Around 33 percent of Barbuda’s coastal waters are marine protected areas, which require varying marine scientists to monitor and evaluate their current effectiveness. There is a need for continuous restoration on Barbuda’s patch reef system.
This requires a team of marine ecologists to nurse these reefs back to health. A team of conservation biologists and nature resource managers would be a great asset as Barbuda’s wildlife needs to be effectively managed and monitored.
It is exciting to ponder that individuals can make a viable living supporting and managing our native wildlife or engaging in nature-based solution projects to mitigate the current threats we face due to climate change or even capacity building to strengthen the green jobs sector. The possibilities are endless.
BarbudanGO envisions varying conservationist teams creating projects and initiatives. With the drive for preservation and conservation comes the opportunities for vacancies for environmental consultants, technicians, managers, scientists, and compliance officers, just to name a few.
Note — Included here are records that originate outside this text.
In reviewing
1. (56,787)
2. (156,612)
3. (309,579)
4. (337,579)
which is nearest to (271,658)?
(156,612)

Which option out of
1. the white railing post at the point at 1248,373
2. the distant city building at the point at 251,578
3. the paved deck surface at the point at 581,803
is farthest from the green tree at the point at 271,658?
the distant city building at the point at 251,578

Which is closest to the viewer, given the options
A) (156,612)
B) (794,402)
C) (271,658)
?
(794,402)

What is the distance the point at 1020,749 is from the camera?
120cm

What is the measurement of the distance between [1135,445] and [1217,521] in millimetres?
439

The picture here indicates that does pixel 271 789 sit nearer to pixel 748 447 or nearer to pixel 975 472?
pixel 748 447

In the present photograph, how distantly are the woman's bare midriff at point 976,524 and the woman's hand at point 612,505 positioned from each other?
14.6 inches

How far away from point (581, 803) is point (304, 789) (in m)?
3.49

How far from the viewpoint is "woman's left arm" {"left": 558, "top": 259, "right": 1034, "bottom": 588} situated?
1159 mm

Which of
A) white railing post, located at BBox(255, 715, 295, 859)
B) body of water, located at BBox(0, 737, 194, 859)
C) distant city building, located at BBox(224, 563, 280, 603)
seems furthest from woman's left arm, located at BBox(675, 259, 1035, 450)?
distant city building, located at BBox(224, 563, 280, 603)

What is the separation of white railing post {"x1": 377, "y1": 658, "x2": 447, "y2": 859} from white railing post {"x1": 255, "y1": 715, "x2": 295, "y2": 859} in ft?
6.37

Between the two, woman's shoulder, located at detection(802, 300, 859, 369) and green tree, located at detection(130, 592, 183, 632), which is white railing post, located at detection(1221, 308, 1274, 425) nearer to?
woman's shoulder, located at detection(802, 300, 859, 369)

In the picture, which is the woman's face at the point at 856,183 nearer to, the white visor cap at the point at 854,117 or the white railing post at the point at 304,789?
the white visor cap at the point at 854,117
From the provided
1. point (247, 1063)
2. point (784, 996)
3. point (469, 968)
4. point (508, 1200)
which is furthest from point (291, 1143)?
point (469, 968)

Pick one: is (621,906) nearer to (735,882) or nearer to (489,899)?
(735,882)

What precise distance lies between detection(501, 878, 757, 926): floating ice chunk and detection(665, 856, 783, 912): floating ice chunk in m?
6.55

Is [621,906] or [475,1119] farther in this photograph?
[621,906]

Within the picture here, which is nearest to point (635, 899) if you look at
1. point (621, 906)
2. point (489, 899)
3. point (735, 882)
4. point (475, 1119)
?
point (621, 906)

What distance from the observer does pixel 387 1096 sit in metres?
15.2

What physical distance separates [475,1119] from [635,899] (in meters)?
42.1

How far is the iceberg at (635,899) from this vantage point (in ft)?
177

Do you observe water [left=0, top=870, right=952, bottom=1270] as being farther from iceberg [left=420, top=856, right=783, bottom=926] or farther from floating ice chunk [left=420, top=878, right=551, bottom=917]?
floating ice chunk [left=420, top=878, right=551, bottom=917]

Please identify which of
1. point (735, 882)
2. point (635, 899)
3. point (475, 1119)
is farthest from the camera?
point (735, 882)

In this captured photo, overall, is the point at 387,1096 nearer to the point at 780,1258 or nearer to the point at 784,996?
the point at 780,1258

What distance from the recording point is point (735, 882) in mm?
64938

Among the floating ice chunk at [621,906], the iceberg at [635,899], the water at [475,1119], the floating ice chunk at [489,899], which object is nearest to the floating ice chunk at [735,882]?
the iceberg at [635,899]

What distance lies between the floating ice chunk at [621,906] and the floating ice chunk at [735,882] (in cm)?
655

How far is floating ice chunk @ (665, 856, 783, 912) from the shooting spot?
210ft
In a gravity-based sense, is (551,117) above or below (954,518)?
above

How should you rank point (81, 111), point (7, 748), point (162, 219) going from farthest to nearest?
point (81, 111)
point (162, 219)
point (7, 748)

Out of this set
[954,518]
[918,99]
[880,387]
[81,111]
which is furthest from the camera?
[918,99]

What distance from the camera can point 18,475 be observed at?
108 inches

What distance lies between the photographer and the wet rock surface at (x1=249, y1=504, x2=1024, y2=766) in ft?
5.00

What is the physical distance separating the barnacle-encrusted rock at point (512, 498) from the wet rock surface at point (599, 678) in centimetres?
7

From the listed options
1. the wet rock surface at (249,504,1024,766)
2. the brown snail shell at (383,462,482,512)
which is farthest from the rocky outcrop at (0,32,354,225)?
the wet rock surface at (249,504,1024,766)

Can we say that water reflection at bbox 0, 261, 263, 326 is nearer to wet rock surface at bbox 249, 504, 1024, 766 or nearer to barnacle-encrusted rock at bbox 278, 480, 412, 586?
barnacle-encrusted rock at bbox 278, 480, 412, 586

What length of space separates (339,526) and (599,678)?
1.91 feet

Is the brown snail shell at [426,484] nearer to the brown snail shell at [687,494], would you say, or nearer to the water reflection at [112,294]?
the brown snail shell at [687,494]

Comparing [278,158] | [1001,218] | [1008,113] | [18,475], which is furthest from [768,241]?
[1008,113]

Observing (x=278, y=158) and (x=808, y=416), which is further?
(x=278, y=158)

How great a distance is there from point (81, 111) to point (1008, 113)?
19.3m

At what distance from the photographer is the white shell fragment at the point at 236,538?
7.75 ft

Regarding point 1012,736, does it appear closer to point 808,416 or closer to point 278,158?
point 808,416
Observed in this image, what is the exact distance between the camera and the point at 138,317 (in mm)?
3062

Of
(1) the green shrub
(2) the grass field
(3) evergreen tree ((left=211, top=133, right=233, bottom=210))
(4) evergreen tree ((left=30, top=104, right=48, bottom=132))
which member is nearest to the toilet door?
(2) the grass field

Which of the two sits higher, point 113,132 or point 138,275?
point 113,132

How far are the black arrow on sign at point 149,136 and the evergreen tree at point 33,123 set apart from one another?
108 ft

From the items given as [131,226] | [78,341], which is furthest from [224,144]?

BarbudanGO is already paving the way for green jobs with the ‘Action for Habitat’ project, employing a small conservation team whose mission is to restore and strengthen existing ecosystems.
Currently an area that was an illegal dumpsite in April is now prepped and ready for the construction of a mangrove nursery equipped with an irrigation system to support hundreds of seedlings that would eventually be nurtured at the Low Pond conservation site.
Members of barbudanGO’s conservation work team believe in the green industry and are eager to be a part of the healthy change it brings.
The protection of nature starts with people. What impact do you hope to make?